▶ [WRITTEN TASK A]:
Quote from the hypothesis testing lesson word for word. Begin at the words "Hypothesis testing" and stop after "and Research hypothesis.".
▶ [WRITTEN TASK B]:
Answer these questions using the hypothesis testing lesson below.
(i) How does the lesson define randomness?
(ii) According to the lesson, what can you do to get a good estimate of the likelihood of rain in the next 15 minutes?
(iii) What dollar figure appears in the assumption about the mean hourly earnings of recent U.S. college graduates?

▶ [DOCUMENT SECTION]:

## start

<

Hypothesis testing

Overview

This lesson introduces the basic concepts of a hypothesis test.

Objectives

After completing this module, students should be able to:

  1. Explain the difference between the Null and Research hypothesis.
  2. Explain the importance of “rejecting the null”
  3. Explain one-tailed vs two-tailed tests and p-values.

Randomness and Hypotheses

Randomness is a measure of our inability to predict the outcome of an experiment. The more random an event is, the less likely we are to correctly predict the outcome. The more we know about the factors that are associated with a certain outcome, the less random the event becomes. e.g. if we want to know if it’s going to rain in the next 15 minutes, a good estimation of the likelihood of raining can be obtained by looking up and check if the sky is clear or cloudy. We can formalize this exercise by using the concept of conditional probability from the previous learning module:

\[\begin{eqnarray*} p_{\text{clear}} = P(y = rain | x = clear) = \text{Probability of rain given that the sky is clear} \\ \\ p_{\text{cloudy}} = P(y = rain | x = cloudy) = \text{Probability of rain given that the sky is cloudy} \end{eqnarray*}\]

From our lived experience we can guess that \(p_{\text{cloudy}}>p_{\text{clear}}\), it is more likely to observe rain if the sky is cloudy than clear. This guess is what we call a hypothesis. Hypothesis is a synonym of to suppose or to assume. We learn informe this guess from the informal observation of past experiences.

More interesting is the fact that we also know that we are not always right; sometimes the sky is cloudy and we observe no rain and sometimes the sky is clear and we observe rain. Therefore, hypothesis are generally expressed in terms of probabilities for events with random outcomes.

In this module we are going to learn how we can test the assumptions we make about random processes. In other words, we’ll learn how we can use statistics and R to systematically decide if the assumptions we make about the data can be attributed to random chance.

Population mean, sample average and hypotheses

Many assumptions about the world have a binary response (yes/no), for example:

  • The mean hourly earnings of recent U.S. college graduates equal $20 per hour.
  • The mean earnings is not the same for male and female college graduates.
  • The proportion of defective products decrease after a new manufacturing process was introduced.
  • A ski resort decreased its average response time to accidents.
  • A new facial recognition algorithm is faster than the competition.
  • Drug \(x\) reduces the probability of observing \(y\) side-effect in relation to drug \(z\).

All the previous hypothesis can be rephrased in terms of the population mean. Recall that the population of a distribution is the actual or real distribution of a random experiment, which is often not observed directly as it is costly or time consuming to get data on all individuals of a population. The population mean is the average of the population, we often use the term the real or actual mean to refer to the population mean.

## end

▶ [RECORDS SHOWN]:

## start

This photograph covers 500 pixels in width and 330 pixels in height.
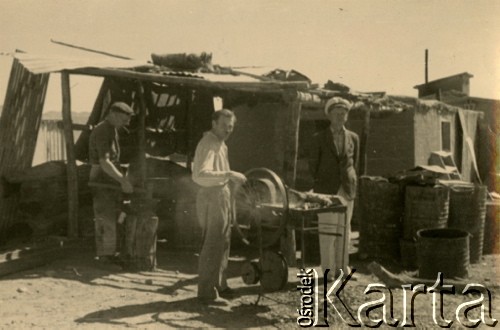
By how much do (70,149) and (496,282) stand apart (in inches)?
239

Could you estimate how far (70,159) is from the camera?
8.17 m

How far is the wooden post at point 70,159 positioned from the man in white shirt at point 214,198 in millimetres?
3165

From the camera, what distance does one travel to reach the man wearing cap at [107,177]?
7297mm

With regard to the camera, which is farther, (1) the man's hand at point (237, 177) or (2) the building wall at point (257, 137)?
(2) the building wall at point (257, 137)

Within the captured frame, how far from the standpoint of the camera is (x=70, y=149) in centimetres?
812

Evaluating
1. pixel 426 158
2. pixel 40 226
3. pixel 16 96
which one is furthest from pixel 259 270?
pixel 426 158

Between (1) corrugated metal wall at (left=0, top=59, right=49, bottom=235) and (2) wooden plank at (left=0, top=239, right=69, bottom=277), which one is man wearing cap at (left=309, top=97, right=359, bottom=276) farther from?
(1) corrugated metal wall at (left=0, top=59, right=49, bottom=235)

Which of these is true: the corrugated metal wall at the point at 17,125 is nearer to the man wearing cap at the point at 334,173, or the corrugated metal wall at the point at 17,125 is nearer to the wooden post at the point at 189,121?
the wooden post at the point at 189,121

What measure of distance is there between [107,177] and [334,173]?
3035mm

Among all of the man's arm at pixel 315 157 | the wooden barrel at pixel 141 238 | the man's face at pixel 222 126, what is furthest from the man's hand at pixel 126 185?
the man's arm at pixel 315 157

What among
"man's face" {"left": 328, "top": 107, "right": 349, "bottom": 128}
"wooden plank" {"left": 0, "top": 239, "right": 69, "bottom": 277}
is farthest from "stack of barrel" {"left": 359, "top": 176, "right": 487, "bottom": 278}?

## end

▶ [SOLUTION A]:
Hypothesis testing

Overview

This lesson introduces the basic concepts of a hypothesis test.

Objectives

After completing this module, students should be able to:

  1. Explain the difference between the Null and Research hypothesis.

▶ [SOLUTION B]:
(i) Randomness is a measure of our inability to predict the outcome of an experiment.
(ii) Look up and check whether the sky is clear or cloudy.
(iii) $20 per hour.